小さな頃から、どうすればこの不快な時間を短縮できるか、子供たちは学習しているのです。
そして、この時間が過ぎ去るのを、それまで学習した方法を使いながら耐えるのです。
 
叱られ慣れている子の場合は、特にこの傾向が強くなります。
そのため、私は、叱りながら、いつも家で叱られているパターンを見抜き、
そのパターンから外れた言動をとり、意表をつきます。
すると、ハッとして驚くほど話を聞きます。
 
叱られ慣れていない子の場合は、叱られたこと、そのものにショックを受け、
「先生に嫌われた」と思い、反省どころではなくなりますから、
なぜいけないかの説明は短めに、これからどうしていくかを考える時間を長めにとります。
 
どの子にも気をつけているのは、
「叱るのは、あなたを大切に思っているから」ということを分かってもらうことです。
 「叱るのは大変なんだよ。疲れるんだよ。先生だって、楽しくレッスンしたいんだよ。
 先生は、あなたを叱らないこともできるんだよ。
 あなたがどんな大人になってもいいわ~、ピアノが上手にならなくてもいいわ~、っと思ったら、先生は叱らないよ。
 お父さんやお母さんもそうだよ。叱ってくれる人は、あなたのことを大切に思ってくれている人だよ。」と、
必ず伝えるようにしています。
 
私の両親は、そう育ててくれました。
「お前のことを叱ってくれる人が、お前の味方だよ」と。
私は、今でもこの言葉を大切にしています。

ほめること


「叱るということ」について書いたので「褒めるということ」についても書こうと思います。
 
私も褒められるのは好きです。
うま~くおだててもらえると、喜んで人の倍、働きます。
しかし、ただ褒められれば気分をよくする人間でもありません。
 
自分にとって納得のいかない部分で褒められると、
「あ~、この人、私のこと何も分かってないなぁ」
「あ~、口先だけのお世辞ね」と思ってしまうところがあります。
 
大して努力してないのに褒められると、逆に気分が悪くなって、もっと努力しろと言われてるように感じます。
その人が、私を見て、心から感じたことを言ってくれたり、私という人間を理解した上でおだててくれないと、
相手に対する評価が下がってしまいます。
 
やはり褒めるのも、叱るのと同様、コツがあるように思います。
私が褒める時に大切にしているのは、3つのことです。
 
1つは、その人の持って生まれた素材を褒めること。
1つは、努力していることを褒めること。
1つは、理由なく褒めないこと。
 
まずは、その人をそのまま受け入れるということ。
人には必ず、その人の持つ魅力的な部分があります。
そこを見つけて褒めるのは、最も基本的なことだと思います。
 
そして、一般的な概念にとらわれないことも大切にしています。
一般的には、短所と言われる部分も、
私にとっては、長所であることがよくあります。
それに、どんなことでも、いい面と悪い面があり、
それは状況と相手によって、受け取られ方が変わると思っていますので、
本人が気にしている部分も「先生は、あなたのそういうところ、好きよ」と伝えています。
 
しかし、どんなに素材がよくても、才能があっても、磨かなければ、ただの石。
生徒たちには、努力することを強く推奨しています。
 
「あなたが、ピアノなんて上手にならなくてもいいって言うなら、先生は練習しなさいとは言わないよ。
 ピアノが上手になりたいなら、努力しなさい。
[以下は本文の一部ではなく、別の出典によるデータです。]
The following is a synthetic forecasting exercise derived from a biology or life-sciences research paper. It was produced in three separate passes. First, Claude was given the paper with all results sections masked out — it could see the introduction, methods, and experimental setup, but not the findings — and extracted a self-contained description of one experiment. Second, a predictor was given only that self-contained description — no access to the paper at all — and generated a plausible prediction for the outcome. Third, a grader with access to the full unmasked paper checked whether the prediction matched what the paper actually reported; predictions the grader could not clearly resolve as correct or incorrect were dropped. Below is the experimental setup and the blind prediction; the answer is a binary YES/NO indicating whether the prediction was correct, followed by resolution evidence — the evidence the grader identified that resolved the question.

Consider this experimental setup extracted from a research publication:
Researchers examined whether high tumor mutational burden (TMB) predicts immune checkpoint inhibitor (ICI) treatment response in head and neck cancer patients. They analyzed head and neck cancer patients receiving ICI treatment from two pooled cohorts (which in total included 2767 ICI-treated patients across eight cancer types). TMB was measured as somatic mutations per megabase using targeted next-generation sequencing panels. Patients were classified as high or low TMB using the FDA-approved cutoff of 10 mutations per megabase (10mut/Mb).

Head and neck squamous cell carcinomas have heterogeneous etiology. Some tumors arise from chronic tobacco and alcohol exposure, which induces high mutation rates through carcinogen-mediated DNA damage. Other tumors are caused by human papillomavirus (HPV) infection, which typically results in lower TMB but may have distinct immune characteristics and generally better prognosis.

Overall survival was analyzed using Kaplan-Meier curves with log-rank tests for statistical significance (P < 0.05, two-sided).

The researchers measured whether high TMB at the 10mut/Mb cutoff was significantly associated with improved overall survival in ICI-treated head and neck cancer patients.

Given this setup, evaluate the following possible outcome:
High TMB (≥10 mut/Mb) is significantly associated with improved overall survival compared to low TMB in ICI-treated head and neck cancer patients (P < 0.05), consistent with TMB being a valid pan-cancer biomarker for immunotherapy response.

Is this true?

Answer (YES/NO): NO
」と言っています。
 
いっぱい頑張れば、頑張っただけ褒めます。
しかし、ほんの少し頑張っただけで、すごく努力したと思いたい子、思ってしまう子も多いです。
 
そんな子には、
「みんなに胸を張って私は頑張ったって言える? みんなに自慢できるぐらい頑張った?」と尋ねれば、
ちゃんと首を横に振ります。
不思議なものですが、どんなに小さな子でも、自分の限界は心得ているものです。
 
そして、この「努力を褒める」ということには、もう1つ重要な意味があります。
私の座右の銘の1つに
「努力すれば、成功するとは限らないが、努力しなければ、成功はありえない」というのがあります。
 
芸術的な分野に関しては、幼い頃から、厳しい世界を味わうことになります。
学校の国語や算数のテストなら、たくさん勉強して、ミスをしなければ満点が取れます。
しかし、音楽の世界は、ミスをしなかったからと満点をもらえるわけではありません。
毎日何時間も練習したからと言って、コンクールで1位がとれるわけではありません。
 
小さな子供たちが、それを理解するのは本当に大変なことです。
特に「努力すれば報われる」と教わっている子、認識している子が意外と多く、
そういう子に対しては、ケアが一段と難しくなります。
 
「間違えずに弾いたのに、どうして?」「上手に弾けたと思うのに、どうして?」「毎日練習したのに、どうして?」
そう尋ねられて困ってしまった保護者の方も多いのではないでしょうか。
 
ですから、結果だけを褒めるようなことはしません。
結果を褒めすぎると、子供たちは、過剰に「結果を出さなくちゃ」と思ってしまいます。
結果にとらわれない子になるよう、いい結果が残せなかったら諦めてしまう子にならないよう、
努力や過程を認め、褒めるようにしています。
 
ちなみに、さほど努力していないのに、コンクールで賞をいただけた時は、
「今回はちょっとラッキーな受賞だったと思うよ」と伝えています。
努力せずに得られたものを過剰に褒めると、大して努力しなくてもいいと思うようになります。
 
そして最後に、叱るのも褒めるのも、理由が必要です。
他の人がどう思っているかは全く関係なく、とにかく私自身が、どう感じたのか、
どういうところに賞賛をおくっているのかを明確に伝える必要があると思っています。
 
時々「なるほど」とか「スゴイね」などとしか言わない方に遭遇しますが、上辺だけに感じます。
どこが「なるほど」で、何が「スゴイ」のか、結局分かりません。
 
私は、感嘆符や相槌のみではなく、できる限り言葉にして、感じたことを伝えるようにしています。
 
曲に花丸をつける時も、「よかったよ」「上手だったよ」だけでなく、
「心の中で歌ってたね。ブレスもできてたし、やっぱり、心の中で歌ってる時は、ピアノの音も違うね!」
「気をつけることを、よく考えながら演奏できたね。」
「3拍子をよく感じて、軽やかに弾けてたよ。」などなど、できるだけ具体的に伝えています。
 
子供たちは、褒められるのが大好きです。
でも、何かをしながら話を聞き「へ~、すごいじゃな~い」だけでは、子供たちは寂しい想いを抱えます。
 
叱る時も、褒める時も、全力です。

いつの日か


大きな一歩でなくてもいいから、たまには一休みをしてもいいから、
少しずつ、少しずつ、歩みを進めていってください。

先生は、時に先の方から「早くおいで」とあなたを呼びます。
歌いながら、手をつないで歩くこともあります。
上り坂が辛そうな時は、背中を押してあげます。
転んだ時は、必ず駆け寄って、助け起こしてあげます。

そしていつか、先生の先を、自分の足で、どんどん歩いていってください。